What the exercise asks: Would you restate the entries below exactly, keeping every line?

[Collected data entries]

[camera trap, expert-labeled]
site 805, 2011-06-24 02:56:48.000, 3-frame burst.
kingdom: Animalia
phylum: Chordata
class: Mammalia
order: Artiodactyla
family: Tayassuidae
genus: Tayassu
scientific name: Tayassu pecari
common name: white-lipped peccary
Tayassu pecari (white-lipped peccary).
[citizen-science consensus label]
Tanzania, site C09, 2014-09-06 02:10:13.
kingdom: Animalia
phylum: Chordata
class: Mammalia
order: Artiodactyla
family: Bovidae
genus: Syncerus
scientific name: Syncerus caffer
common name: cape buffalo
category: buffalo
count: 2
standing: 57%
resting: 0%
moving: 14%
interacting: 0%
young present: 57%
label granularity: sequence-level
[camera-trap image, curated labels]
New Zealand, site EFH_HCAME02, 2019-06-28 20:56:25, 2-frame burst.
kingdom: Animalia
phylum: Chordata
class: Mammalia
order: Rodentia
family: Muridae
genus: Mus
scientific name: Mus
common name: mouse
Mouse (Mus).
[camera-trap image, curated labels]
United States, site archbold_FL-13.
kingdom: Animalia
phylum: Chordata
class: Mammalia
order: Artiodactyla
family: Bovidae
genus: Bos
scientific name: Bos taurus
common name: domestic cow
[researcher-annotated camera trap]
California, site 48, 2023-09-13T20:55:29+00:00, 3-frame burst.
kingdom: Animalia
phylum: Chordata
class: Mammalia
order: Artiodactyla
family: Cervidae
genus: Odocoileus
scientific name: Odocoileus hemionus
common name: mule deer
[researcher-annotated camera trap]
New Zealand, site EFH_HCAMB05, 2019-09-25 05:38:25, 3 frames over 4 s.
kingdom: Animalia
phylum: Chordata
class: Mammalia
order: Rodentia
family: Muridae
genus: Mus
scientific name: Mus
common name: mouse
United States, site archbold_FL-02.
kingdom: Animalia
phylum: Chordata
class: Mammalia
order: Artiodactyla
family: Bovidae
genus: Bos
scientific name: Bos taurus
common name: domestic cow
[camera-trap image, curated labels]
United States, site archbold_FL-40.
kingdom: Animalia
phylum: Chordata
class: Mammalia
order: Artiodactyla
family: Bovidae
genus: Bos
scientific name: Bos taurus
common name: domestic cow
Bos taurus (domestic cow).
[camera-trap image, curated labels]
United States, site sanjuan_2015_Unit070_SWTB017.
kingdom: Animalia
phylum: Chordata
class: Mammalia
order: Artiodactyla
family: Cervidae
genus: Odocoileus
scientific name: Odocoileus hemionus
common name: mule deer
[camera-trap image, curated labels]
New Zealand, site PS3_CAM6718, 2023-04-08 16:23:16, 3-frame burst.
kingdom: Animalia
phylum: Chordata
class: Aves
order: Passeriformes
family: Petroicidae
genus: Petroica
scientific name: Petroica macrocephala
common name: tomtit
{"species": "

Solved exercise:
[camera trap, expert-labeled]
site 805, 2011-06-24 02:56:48.000, 3-frame burst.
kingdom: Animalia
phylum: Chordata
class: Mammalia
order: Artiodactyla
family: Tayassuidae
genus: Tayassu
scientific name: Tayassu pecari
common name: white-lipped peccary
Tayassu pecari (white-lipped peccary).
[citizen-science consensus label]
Tanzania, site C09, 2014-09-06 02:10:13.
kingdom: Animalia
phylum: Chordata
class: Mammalia
order: Artiodactyla
family: Bovidae
genus: Syncerus
scientific name: Syncerus caffer
common name: cape buffalo
category: buffalo
count: 2
standing: 57%
resting: 0%
moving: 14%
interacting: 0%
young present: 57%
label granularity: sequence-level
[camera-trap image, curated labels]
New Zealand, site EFH_HCAME02, 2019-06-28 20:56:25, 2-frame burst.
kingdom: Animalia
phylum: Chordata
class: Mammalia
order: Rodentia
family: Muridae
genus: Mus
scientific name: Mus
common name: mouse
Mouse (Mus).
[camera-trap image, curated labels]
United States, site archbold_FL-13.
kingdom: Animalia
phylum: Chordata
class: Mammalia
order: Artiodactyla
family: Bovidae
genus: Bos
scientific name: Bos taurus
common name: domestic cow
[researcher-annotated camera trap]
California, site 48, 2023-09-13T20:55:29+00:00, 3-frame burst.
kingdom: Animalia
phylum: Chordata
class: Mammalia
order: Artiodactyla
family: Cervidae
genus: Odocoileus
scientific name: Odocoileus hemionus
common name: mule deer
[researcher-annotated camera trap]
New Zealand, site EFH_HCAMB05, 2019-09-25 05:38:25, 3 frames over 4 s.
kingdom: Animalia
phylum: Chordata
class: Mammalia
order: Rodentia
family: Muridae
genus: Mus
scientific name: Mus
common name: mouse
United States, site archbold_FL-02.
kingdom: Animalia
phylum: Chordata
class: Mammalia
order: Artiodactyla
family: Bovidae
genus: Bos
scientific name: Bos taurus
common name: domestic cow
[camera-trap image, curated labels]
United States, site archbold_FL-40.
kingdom: Animalia
phylum: Chordata
class: Mammalia
order: Artiodactyla
family: Bovidae
genus: Bos
scientific name: Bos taurus
common name: domestic cow
Bos taurus (domestic cow).
[camera-trap image, curated labels]
United States, site sanjuan_2015_Unit070_SWTB017.
kingdom: Animalia
phylum: Chordata
class: Mammalia
order: Artiodactyla
family: Cervidae
genus: Odocoileus
scientific name: Odocoileus hemionus
common name: mule deer
[camera-trap image, curated labels]
New Zealand, site PS3_CAM6718, 2023-04-08 16:23:16, 3-frame burst.
kingdom: Animalia
phylum: Chordata
class: Aves
order: Passeriformes
family: Petroicidae
genus: Petroica
scientific name: Petroica macrocephala
common name: tomtit
{"species": "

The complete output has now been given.